Prima, per accontentare De Masi – ex Italia dei Valori, attuale leader del Movimento 139 – è stato nominato, come assessore ai Lavori Pubblici, Emilio Candigliota, consulente e parente della “Candigliota Costruzioni Srl” dalla quale, per altro, il Comune di Crotone aspetta ancora di incassare gli oneri di urbanizzazione (e cioè la sistemazione del terrapieno che sta creando problemi a una scuola) per una discussa lottizzazione ad essa affidata; poi, dopo la rottura tra Vallone e De Masi, Candigliota, in barba alle sue – presunte – capacità è stato silurato e il suo posto assegnato a Giancarlo Devona, noto scienziato dell’urbanistica.

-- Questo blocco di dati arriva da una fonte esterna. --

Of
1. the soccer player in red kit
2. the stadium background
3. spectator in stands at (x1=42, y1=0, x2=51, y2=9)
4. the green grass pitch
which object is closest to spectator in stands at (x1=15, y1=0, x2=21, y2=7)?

Statua Bernardino Telesio, Cosenza
Statua Bernardino Telesio, Cosenza

La realtà dei fatti, per tornare al tema centrale di questo post, è che in città più sviluppate come è quella di Cosenza, un omaggio al concittadino più illustre della storia – nel loro caso si tratta di Bernardino Telesio – non solo non manca ma viene concepito per tempo e nella giusta maniera. Imponente è infatti l’opera realizzata, nel 1914, dal maestro Achille D’Orsi, situata in Piazza XV Marzo (nella parte più alta di un centro storico straordinario), che raffigura il filosofo della città bruzia seduto, con un libro adagiato sulle gambe, mentre medita, il tutto su un possente piedistallo di granito silano. Da noi, invece, il concetto di “valorizzazione” è qualcosa di inconcepibile, che non riesce ad essere concretizzato da questa classetta dirigente. Del resto è gente, questa, che non riesce nemmeno a spendere soldi che non ha dovuto sudare dal punto di vista amministrativo (fondi europei) e si fa ridicolizzare da una pioggia settembrina.